— begin ENTRIES —
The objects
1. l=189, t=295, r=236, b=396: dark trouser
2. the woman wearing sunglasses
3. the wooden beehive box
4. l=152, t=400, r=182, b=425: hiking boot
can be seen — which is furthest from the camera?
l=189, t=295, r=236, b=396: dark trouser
— end ENTRIES —
* _AIM OF THE TASK_:
Reproduce every line of the material above, scaling each bounding-box coordinate in the answers by 2.25 and rounding to the nearest whole number, with halves rounded up. Leave all other lines and numbers unchanged.

* _SOLVED PROBLEM_:
The objects
1. l=189, t=295, r=236, b=396: dark trouser
2. the woman wearing sunglasses
3. the wooden beehive box
4. l=152, t=400, r=182, b=425: hiking boot
can be seen — which is furthest from the camera?
l=425, t=664, r=531, b=891: dark trouser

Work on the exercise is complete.